Bei Dauerregen fällt die Tour aus.

*Sonntag 14. Januar 2018*
Treffpunkt : Birnbach vor Maler Weller an der B8
Zeit: 10.30 Uhr
MTB - Tour nach Wetterzustand, Absprache vor Ort.


----------



## Trail Surfer (9. Januar 2018)

Frohes Neues allerseits!
Schöne Grüße, Rene


----------



## Stevensbiker (9. Januar 2018)

Trail Surfer schrieb:


> Frohes Neues allerseits!
> Schöne Grüße, Rene


Frohes Neues zurück. Ich melde mich die Tage mal.


----------



## Stevensbiker (17. Januar 2018)

*Allez
MTB - TOURENTERMINE*


*Samstag 20. Janauer 2018*
Treffpunkt: Weyerdamm in Altenkirchen,
Zeit: 13.30 Uhr
Sportliche Touren: ca. 40 -70km je nach Gruppenabsprache,
MTB - Tour nach Wetterzustand, Absprache vor Ort.
Bei Schneeregen o.ä. fällt die Tour aus.
━━━━━━━━
DIE AUFGABEN>
• a. Wo ist laut dem Forenauszug zu den MTB-Touren der Treffpunkt für die Tour am Sonntag, 14. Januar 2018?
• b. Welche Beiträge im Forenauszug zu den MTB-Touren haben eine Überschrift mit Verfassername und Datum? Nenne jeweils beides.
• c. Wie könnte der Forenauszug zu den MTB-Touren nach seinem letzten Satz weitergehen? Schreibe ihn fort.
Die Zeilen weiter unten spielen hierfür keine Rolle.

BEREITGESTELLTE DATEN>
━━━━━━━━
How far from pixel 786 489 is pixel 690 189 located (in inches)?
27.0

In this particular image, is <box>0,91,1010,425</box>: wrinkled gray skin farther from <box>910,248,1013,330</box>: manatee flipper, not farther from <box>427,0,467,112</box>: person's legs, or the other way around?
━━━━━━━━
LÖSUNGEN>
• a. In Birnbach vor Maler Weller an der B8.

• b. Trail Surfer, 9. Januar 2018; Stevensbiker, 9. Januar 2018; Stevensbiker, 17. Januar 2018

• c.
*Sonntag 21. Januar 2018*
Treffpunkt : Neues Leben Zentrum Wölmersen
Zeit: 10.30 Uhr
MTB - Tour nach Wetterzustand, Absprache vor Ort.
Bei Schneeregen o.ä. fällt die Tour aus.


----------



## HalleluYAH-Biker (20. Januar 2018)

Fahrt ihr morgen früh?


----------



## Stevensbiker (20. Januar 2018)

ataridelta9 schrieb:


> Fahrt ihr morgen früh?


Ja, 10.30 Uhr Wölmersen vor Neues Leben Zentrum


----------



## MTB-News.de




----------



## HalleluYAH-Biker (20. Januar 2018)

Super werde kommen!


----------



## Stevensbiker (23. Januar 2018)

*Allez
MTB - TOURENTERMINE*


*Mittwoch 24. Januar 2018*
Treffpunkt: Neues Leben Zentrum Wölmersen
Zeit: 18.30 Uhr
MTB Touren nach Absprache vor Ort.


*Samstag 27. Janauer 2018*
Treffpunkt: Weyerdamm in Altenkirchen,
Zeit: 13.30 Uhr
Sportliche Touren: ca. 40 -70km je nach Gruppenabsprache,
MTB - Tour nach Wetterzustand, Absprache vor Ort.
Bei Dauerregen fällt die Tour aus.

*Sonntag 28. Januar 2018*
Treffpunkt : Neues Leben Zentrum Wölmersen
Zeit: 10.30 Uhr
MTB - Tour nach Wetterzustand, Absprache vor Ort.


----------



## Stevensbiker (24. Januar 2018)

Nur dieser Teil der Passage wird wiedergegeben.